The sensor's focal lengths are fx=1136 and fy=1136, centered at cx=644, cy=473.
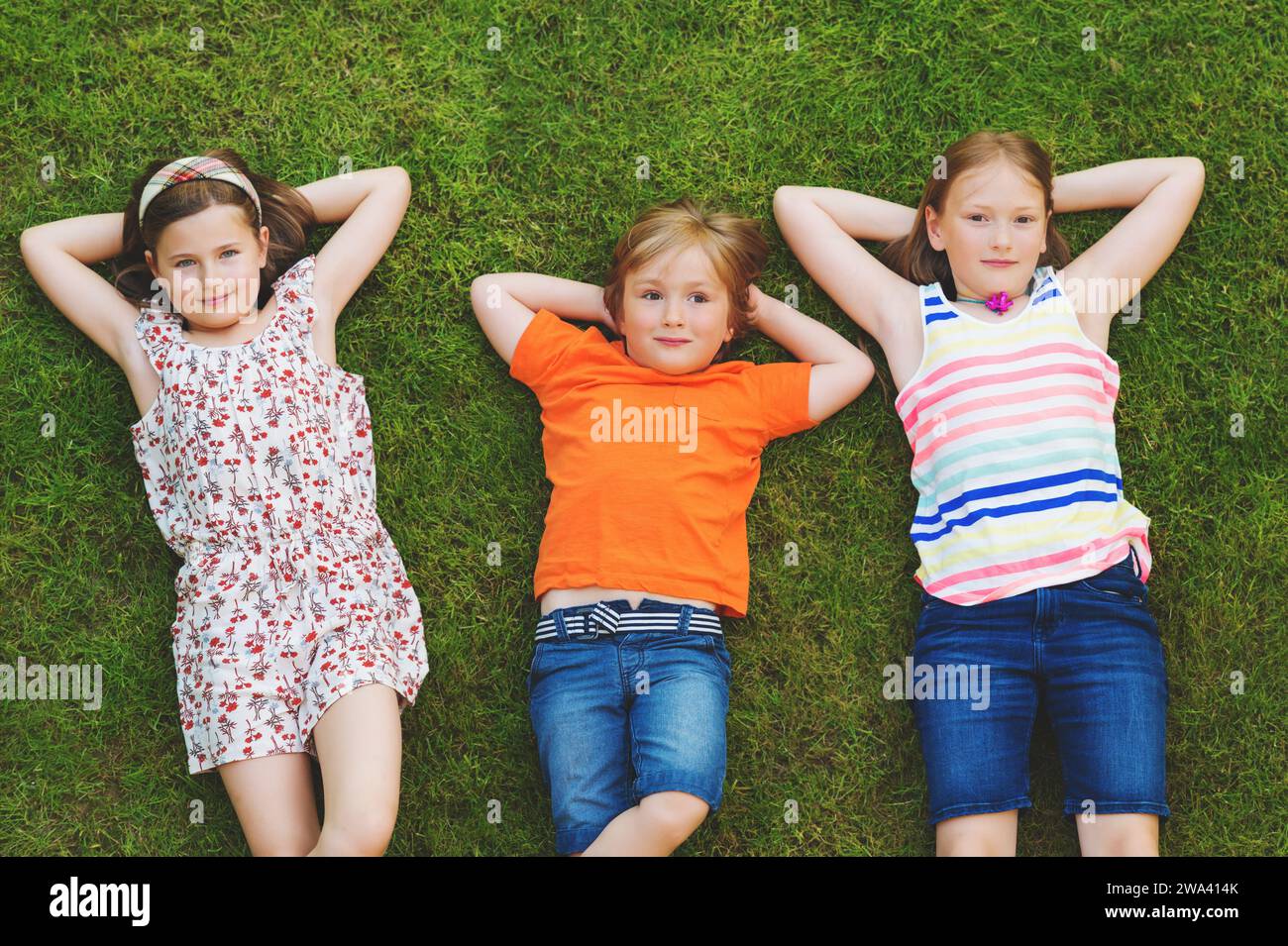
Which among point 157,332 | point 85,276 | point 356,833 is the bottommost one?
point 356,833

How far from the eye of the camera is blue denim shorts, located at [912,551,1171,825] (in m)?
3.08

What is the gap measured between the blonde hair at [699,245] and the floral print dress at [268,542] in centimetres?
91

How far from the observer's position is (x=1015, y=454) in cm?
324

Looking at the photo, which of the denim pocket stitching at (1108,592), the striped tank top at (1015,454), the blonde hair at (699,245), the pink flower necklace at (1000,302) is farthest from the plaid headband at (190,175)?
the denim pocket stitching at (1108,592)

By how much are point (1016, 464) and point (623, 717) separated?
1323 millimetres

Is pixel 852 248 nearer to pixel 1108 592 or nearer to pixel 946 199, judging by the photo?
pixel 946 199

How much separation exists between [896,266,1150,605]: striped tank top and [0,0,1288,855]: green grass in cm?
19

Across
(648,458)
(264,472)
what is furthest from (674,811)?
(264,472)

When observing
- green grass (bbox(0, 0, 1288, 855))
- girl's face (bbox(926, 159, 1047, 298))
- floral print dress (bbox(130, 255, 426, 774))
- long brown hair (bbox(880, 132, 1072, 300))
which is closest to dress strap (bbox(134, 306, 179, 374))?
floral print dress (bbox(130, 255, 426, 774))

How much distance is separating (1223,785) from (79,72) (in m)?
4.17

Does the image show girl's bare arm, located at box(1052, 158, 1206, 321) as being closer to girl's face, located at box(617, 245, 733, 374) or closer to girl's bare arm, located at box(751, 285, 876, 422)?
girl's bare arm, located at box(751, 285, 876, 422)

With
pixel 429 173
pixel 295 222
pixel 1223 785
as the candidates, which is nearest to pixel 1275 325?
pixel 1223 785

* * *

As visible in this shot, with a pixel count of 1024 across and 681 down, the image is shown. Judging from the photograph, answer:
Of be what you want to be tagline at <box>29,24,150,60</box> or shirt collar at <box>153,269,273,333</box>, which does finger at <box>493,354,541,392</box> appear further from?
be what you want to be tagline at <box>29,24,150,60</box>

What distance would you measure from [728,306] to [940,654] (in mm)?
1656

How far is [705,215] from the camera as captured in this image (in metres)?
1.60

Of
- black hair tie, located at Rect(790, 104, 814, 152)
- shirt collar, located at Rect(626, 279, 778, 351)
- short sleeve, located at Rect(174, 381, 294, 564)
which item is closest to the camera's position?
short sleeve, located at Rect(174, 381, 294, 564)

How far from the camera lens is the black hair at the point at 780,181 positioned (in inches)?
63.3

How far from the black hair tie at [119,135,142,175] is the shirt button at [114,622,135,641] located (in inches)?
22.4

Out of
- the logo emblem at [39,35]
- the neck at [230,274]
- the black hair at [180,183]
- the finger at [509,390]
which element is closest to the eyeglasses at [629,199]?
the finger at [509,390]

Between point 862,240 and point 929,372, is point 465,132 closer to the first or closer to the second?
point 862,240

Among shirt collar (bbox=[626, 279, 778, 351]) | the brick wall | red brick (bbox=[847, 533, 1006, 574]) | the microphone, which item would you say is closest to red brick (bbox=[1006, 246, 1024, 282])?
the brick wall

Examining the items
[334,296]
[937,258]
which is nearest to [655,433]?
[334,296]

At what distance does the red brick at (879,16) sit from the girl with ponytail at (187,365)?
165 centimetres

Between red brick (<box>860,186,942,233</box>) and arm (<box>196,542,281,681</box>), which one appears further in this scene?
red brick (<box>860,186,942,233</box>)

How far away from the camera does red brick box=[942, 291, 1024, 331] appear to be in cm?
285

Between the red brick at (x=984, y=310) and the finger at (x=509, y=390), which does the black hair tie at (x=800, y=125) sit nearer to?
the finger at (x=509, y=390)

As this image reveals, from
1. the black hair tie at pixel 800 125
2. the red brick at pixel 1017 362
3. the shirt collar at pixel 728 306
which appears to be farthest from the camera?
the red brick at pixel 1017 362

Written problem = Pick out each line of the data above that contains the word "pocket" and copy it in full.

Exercise result =
Looking at the photo, which of the denim pocket stitching at (1108,592), the striped tank top at (1015,454), the blonde hair at (699,245), the pink flower necklace at (1000,302) is farthest from the plaid headband at (190,175)?
the denim pocket stitching at (1108,592)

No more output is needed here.